How much time before SecoBackup will detect that Amazon S3 connectivity is restored?
Scott
SecoBackup said,
July 21, 2008 @ 4:53 am
SecoBackup will detect connectivity to S3 within a few seconds of it appearing again.
A simple way to test this is to disconnect your network cable for a few minutes, and then plug it back in.
SecoBackup will deal with disconnects in a clean and robust manner.
Thanks,
The SecoBackup Team
Ravi R. said,
July 21, 2008 @ 4:57 am
We set up several new directories to backup during the day and noticed that uploads were not done. It appears that we were able to connect back to S3 sometime in the afternoon, and SecoBackup has since uploaded all the new files we added. We love the disconnected capabilities of SecoBackup. Essentially we dont have to worry about the network or S3 when it comes to backup.
backup is the perfect application for cloud computing right now. We care about backups eventually happenning. 6 hours od delay in backup is just fine for us.
if you are familiar with other backup services, you might know that restores and backups can take up to days. Amazon S3 and SecoBackup is a godsend to the backup world.
–RR
Scott said,
July 21, 2008 @ 5:01 am
Thanks SecoBackup,
its great to know that you can detect a network reconnects in seconds and transmit the remaining changes to Amazon S3.

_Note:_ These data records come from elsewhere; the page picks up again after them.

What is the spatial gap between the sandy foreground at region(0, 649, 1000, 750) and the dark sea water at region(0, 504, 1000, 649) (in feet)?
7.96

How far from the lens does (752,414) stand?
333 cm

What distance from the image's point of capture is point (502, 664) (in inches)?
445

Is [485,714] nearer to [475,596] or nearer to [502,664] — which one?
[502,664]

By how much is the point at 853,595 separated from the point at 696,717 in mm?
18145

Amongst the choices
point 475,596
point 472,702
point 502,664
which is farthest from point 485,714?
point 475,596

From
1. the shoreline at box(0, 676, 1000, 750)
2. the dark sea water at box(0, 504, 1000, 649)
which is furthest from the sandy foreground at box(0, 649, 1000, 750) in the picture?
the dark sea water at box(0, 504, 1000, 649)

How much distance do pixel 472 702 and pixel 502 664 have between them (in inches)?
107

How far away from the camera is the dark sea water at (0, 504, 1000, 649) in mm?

I have always wondered how partially uploaded files work. How does SecoBackup know that the file is already partially uploaded and start from where it left off. How about the 5GB limit?
Scott
Scott said,
July 21, 2008 @ 5:03 am
another good note on this subject.
http://www.readwriteweb.com/archives/more_amazon_s3_downtime.php
linking here for reference of readers…
Administrator said,
July 21, 2008 @ 3:42 pm
Hi Scott,
SecoBackup is designed with Small Business and Enterprises in mind. SecoBackup lets you back up files of any size. Customers commonly use it for large backup archives or exchange backups with several 10s of GB of file size.
SecoBackup particularly shines at dealing with large volume of data and large sized files. If there is a network error in the middle of a large file backup (like yesterdays outage), SecoBackup will have checkpointed the upload and when network connectivity is restored, it picks up from the point it left off. This happens in a reliable and robust manner, working through multiple and elongated network failures, machine reboots, login/logouts or any other event.
A design philosophy of SecoBackup is to failure resilience. Through any service interruptions, SecoBackup does the right thing without your intervention!
Seth Caldwell said,
July 21, 2008 @ 10:10 pm
When I first started using S3 I thought it was the most amazing thing ever. Within 24 hours, I had my entire web imaging system (heavy user contribution) using s3. However, I wish amazon’s .NET methods had included some setup in web.config that would have specified a local cache folder should their service ever go down. I’m programming this myself now, and using a getFileLink() method around any s3 hosted file. It checks s3 status every 5 minutes. If s3 is down, it uses the local cache for the next 5 minutes.
Essentially, it adds our own local servers to the ‘cloud’. I’m surprised s3 didn’t provide this feature in the first place.
Seth – http://www.collarfree.com
Egbert said,
August 22, 2008 @ 4:00 pm
I guess that for a backup service, the interuption of the backup process is not too much of an immediate business issue. It is a disaster remediation process, and not core business. HOWEVER, in times of need (the disaster occurred) where the RESTORE is required immedately, that’s when you are actually hit by the S3 downtime.